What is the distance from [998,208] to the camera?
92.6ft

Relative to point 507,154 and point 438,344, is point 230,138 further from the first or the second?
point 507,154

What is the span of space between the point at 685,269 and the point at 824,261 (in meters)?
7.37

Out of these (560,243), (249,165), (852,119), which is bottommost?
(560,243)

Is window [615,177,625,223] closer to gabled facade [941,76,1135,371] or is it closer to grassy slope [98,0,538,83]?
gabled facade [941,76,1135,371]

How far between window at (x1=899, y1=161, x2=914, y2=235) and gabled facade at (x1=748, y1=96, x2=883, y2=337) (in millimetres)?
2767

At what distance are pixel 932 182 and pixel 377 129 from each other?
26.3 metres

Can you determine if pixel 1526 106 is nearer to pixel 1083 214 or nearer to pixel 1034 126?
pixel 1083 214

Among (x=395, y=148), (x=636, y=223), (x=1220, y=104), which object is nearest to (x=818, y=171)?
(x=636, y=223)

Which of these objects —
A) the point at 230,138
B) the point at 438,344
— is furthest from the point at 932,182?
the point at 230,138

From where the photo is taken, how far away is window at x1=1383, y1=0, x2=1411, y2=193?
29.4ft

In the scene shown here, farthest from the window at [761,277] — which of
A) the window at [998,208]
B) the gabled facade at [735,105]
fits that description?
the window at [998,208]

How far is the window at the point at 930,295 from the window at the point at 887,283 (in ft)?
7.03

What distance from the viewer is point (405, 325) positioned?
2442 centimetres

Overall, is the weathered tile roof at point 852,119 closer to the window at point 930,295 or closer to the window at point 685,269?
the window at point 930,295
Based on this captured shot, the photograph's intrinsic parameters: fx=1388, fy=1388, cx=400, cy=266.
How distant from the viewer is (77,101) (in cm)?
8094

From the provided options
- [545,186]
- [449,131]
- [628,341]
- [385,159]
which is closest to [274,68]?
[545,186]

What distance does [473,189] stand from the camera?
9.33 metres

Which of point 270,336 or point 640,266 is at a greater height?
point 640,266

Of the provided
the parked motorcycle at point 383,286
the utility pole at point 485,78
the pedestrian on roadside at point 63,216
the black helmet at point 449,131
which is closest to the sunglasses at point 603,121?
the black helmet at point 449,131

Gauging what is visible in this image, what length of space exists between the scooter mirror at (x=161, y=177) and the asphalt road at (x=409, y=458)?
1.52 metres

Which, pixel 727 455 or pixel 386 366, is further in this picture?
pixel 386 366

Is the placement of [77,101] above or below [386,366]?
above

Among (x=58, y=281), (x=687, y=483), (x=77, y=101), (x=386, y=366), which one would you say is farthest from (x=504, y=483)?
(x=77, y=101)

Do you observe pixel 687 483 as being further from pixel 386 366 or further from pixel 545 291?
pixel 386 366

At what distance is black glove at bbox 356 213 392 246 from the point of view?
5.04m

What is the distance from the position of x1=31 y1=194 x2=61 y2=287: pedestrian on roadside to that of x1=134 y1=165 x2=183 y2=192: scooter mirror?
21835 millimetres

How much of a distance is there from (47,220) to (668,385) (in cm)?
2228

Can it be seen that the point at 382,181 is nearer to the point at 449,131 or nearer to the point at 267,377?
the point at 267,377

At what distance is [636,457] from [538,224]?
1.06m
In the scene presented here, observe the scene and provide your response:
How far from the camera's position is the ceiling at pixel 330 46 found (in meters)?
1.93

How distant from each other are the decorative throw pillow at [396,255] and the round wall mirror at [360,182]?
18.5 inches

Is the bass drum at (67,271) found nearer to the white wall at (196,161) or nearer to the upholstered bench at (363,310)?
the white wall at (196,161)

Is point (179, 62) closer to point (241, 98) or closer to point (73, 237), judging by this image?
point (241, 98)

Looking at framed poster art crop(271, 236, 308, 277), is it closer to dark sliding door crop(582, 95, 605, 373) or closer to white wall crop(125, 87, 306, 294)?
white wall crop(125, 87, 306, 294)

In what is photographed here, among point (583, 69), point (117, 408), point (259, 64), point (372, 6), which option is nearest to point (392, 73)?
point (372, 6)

CHALLENGE: Copy every one of the lines above word for word, without changing a single character.

SOLUTION TO THE EXERCISE:
What is the distance from [998,208] to the camera?
92.6ft

Relative to point 507,154 and point 438,344, is point 230,138 further from the first or the second?
point 507,154

What is the span of space between the point at 685,269 and the point at 824,261 (in meters)?
7.37

Out of these (560,243), (249,165), (852,119), which is bottommost?
(560,243)

Is window [615,177,625,223] closer to gabled facade [941,76,1135,371] or is it closer to grassy slope [98,0,538,83]?
gabled facade [941,76,1135,371]

How far between window at (x1=899, y1=161, x2=914, y2=235) and gabled facade at (x1=748, y1=96, x2=883, y2=337) (in millimetres)?
2767

At what distance are pixel 932 182 and pixel 377 129 from each other?
26.3 metres

Can you determine if pixel 1526 106 is nearer to pixel 1083 214 or nearer to pixel 1034 126?
pixel 1083 214

Among (x=395, y=148), (x=636, y=223), (x=1220, y=104), which object is nearest to (x=818, y=171)?
(x=636, y=223)

Which of these objects —
A) the point at 230,138
B) the point at 438,344
— is furthest from the point at 932,182?
the point at 230,138

From where the photo is taken, how far away is window at x1=1383, y1=0, x2=1411, y2=193?
29.4ft

In the scene shown here, farthest from the window at [761,277] — which of
A) the window at [998,208]
B) the gabled facade at [735,105]
fits that description?
the window at [998,208]

How far is the window at the point at 930,295 from the window at the point at 887,283 (in ft)?
7.03

What distance from the viewer is point (405, 325) positioned?
2442 centimetres

Overall, is the weathered tile roof at point 852,119 closer to the window at point 930,295 or closer to the window at point 685,269?
the window at point 930,295
Based on this captured shot, the photograph's intrinsic parameters: fx=1388, fy=1388, cx=400, cy=266.
How distant from the viewer is (77,101) (in cm)?
8094

From the provided options
- [545,186]
- [449,131]
- [628,341]
- [385,159]
which is closest to [274,68]?
[545,186]

What distance does [473,189] stand from the camera?
9.33 metres

Which of point 270,336 or point 640,266 is at a greater height?
point 640,266

Of the provided
the parked motorcycle at point 383,286
the utility pole at point 485,78
the pedestrian on roadside at point 63,216
the black helmet at point 449,131
which is closest to the sunglasses at point 603,121?
the black helmet at point 449,131

Gauging what is visible in this image, what length of space exists between the scooter mirror at (x=161, y=177) and the asphalt road at (x=409, y=458)?
1.52 metres

Which, pixel 727 455 or pixel 386 366, is further in this picture?
pixel 386 366

Is the placement of [77,101] above or below [386,366]?
above

Among (x=58, y=281), (x=687, y=483), (x=77, y=101), (x=386, y=366), which one would you say is farthest from (x=504, y=483)?
(x=77, y=101)

Do you observe pixel 687 483 as being further from pixel 386 366 or further from pixel 545 291?
pixel 386 366

At what distance is black glove at bbox 356 213 392 246 from the point of view?
5.04m

What is the distance from the position of x1=31 y1=194 x2=61 y2=287: pedestrian on roadside to that of x1=134 y1=165 x2=183 y2=192: scooter mirror?
21835 millimetres

How much of a distance is there from (47,220) to (668,385) (in cm)?
2228

Can it be seen that the point at 382,181 is nearer to the point at 449,131 or nearer to the point at 267,377?
the point at 267,377

At what distance is [636,457] from [538,224]?
1.06m
In the scene presented here, observe the scene and provide your response:
How far from the camera's position is the ceiling at pixel 330 46 found (in meters)?
1.93

How distant from each other are the decorative throw pillow at [396,255] and the round wall mirror at [360,182]?
18.5 inches

Is the bass drum at (67,271) found nearer to the white wall at (196,161) or nearer to the upholstered bench at (363,310)?
the white wall at (196,161)

Is point (179, 62) closer to point (241, 98) or closer to point (73, 237), judging by this image?
point (241, 98)

Looking at framed poster art crop(271, 236, 308, 277), is it closer to dark sliding door crop(582, 95, 605, 373) or closer to white wall crop(125, 87, 306, 294)?
white wall crop(125, 87, 306, 294)

In what is photographed here, among point (583, 69), point (117, 408), point (259, 64), point (372, 6), which option is nearest to point (392, 73)?
point (372, 6)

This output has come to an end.